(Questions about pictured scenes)
* * * * *

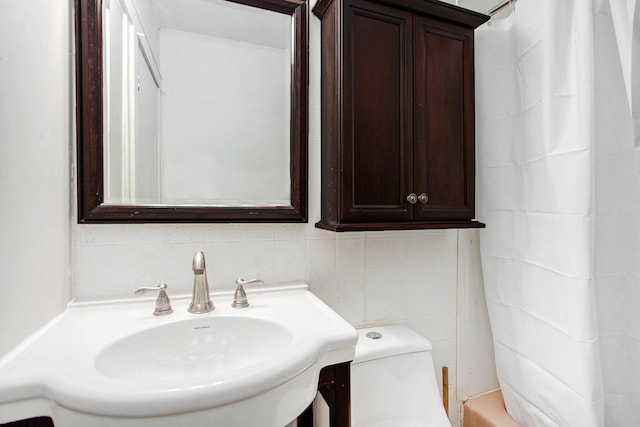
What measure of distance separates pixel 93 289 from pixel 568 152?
4.71ft

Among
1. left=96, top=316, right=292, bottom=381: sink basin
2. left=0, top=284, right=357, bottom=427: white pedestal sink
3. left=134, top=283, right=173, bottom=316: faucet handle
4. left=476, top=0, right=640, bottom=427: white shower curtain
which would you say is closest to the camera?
left=0, top=284, right=357, bottom=427: white pedestal sink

* * * * *

Lay out the data above as a two-column CSV with the header columns input_text and answer_text, giving one row per item and putting each value in its own quoted field with line breaks replaced by spaces. Omit the pictures.

input_text,answer_text
"What measure of distance separates pixel 93 289 from pixel 568 152?","4.71ft"
"Among 1. left=96, top=316, right=292, bottom=381: sink basin 2. left=0, top=284, right=357, bottom=427: white pedestal sink 3. left=134, top=283, right=173, bottom=316: faucet handle 4. left=476, top=0, right=640, bottom=427: white shower curtain which would you say is closest to the camera?","left=0, top=284, right=357, bottom=427: white pedestal sink"